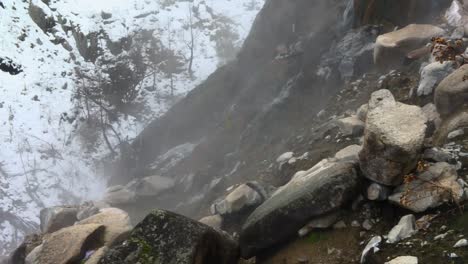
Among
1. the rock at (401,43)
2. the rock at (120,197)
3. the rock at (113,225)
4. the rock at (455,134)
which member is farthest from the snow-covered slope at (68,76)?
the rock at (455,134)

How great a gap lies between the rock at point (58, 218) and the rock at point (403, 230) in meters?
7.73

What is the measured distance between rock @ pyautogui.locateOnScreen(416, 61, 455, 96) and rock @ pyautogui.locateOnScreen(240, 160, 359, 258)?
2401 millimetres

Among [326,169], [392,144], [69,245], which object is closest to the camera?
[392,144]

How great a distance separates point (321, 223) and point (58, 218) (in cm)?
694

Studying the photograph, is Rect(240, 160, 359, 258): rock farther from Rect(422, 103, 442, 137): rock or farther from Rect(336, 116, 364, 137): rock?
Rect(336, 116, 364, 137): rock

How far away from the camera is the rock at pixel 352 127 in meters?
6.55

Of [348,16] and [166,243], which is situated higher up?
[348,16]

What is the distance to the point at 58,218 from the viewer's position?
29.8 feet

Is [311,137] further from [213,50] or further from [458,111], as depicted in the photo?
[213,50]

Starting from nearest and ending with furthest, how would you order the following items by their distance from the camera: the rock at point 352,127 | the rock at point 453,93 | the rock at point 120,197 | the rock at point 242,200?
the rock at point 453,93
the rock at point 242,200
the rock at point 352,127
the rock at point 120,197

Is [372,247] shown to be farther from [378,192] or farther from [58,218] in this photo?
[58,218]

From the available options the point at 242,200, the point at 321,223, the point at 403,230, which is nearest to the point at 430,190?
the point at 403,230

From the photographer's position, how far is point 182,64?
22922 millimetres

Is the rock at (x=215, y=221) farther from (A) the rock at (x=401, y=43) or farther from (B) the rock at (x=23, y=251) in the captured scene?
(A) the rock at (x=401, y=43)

• • • •

_What is needed_
Can you repeat every record above exactly, apart from the pictures?

_Exercise response_
Among
1. the rock at (401,43)
2. the rock at (120,197)
3. the rock at (113,225)
4. the rock at (455,134)
which member is farthest from the snow-covered slope at (68,76)?
the rock at (455,134)

How great a gap lies between the rock at point (58, 218) and the rock at point (403, 230) in meters?
7.73

What is the measured distance between rock @ pyautogui.locateOnScreen(416, 61, 455, 96) and rock @ pyautogui.locateOnScreen(240, 160, 359, 258)?
2401 millimetres

Among [326,169], [392,144], [69,245], which object is closest to the camera?
[392,144]

How great a distance separates point (321, 223) and point (58, 218) (in cm)?
694

Studying the photograph, is Rect(240, 160, 359, 258): rock farther from Rect(422, 103, 442, 137): rock or farther from Rect(336, 116, 364, 137): rock?
Rect(336, 116, 364, 137): rock

How far away from the camera is the rock at pixel 352 127 in meters?
6.55

Of [348,16] and [166,243], which is situated higher up?
[348,16]

What is the distance to the point at 58,218 from the viewer's position?
29.8 feet

Is [311,137] further from [213,50] or further from [458,111], as depicted in the photo?
[213,50]

Starting from nearest and ending with furthest, how would you order the following items by their distance from the camera: the rock at point 352,127 | the rock at point 453,93 | the rock at point 120,197 | the rock at point 242,200?
the rock at point 453,93
the rock at point 242,200
the rock at point 352,127
the rock at point 120,197

Is [372,247] shown to be farther from [378,192] or farther from [58,218] in this photo?
[58,218]

From the available options the point at 242,200, the point at 321,223, the point at 403,230, which is nearest to the point at 430,190?
the point at 403,230

From the photographer's position, how far is point 182,64?
22922 millimetres

Is the rock at (x=215, y=221) farther from (A) the rock at (x=401, y=43) or farther from (B) the rock at (x=23, y=251) in the captured scene?
(A) the rock at (x=401, y=43)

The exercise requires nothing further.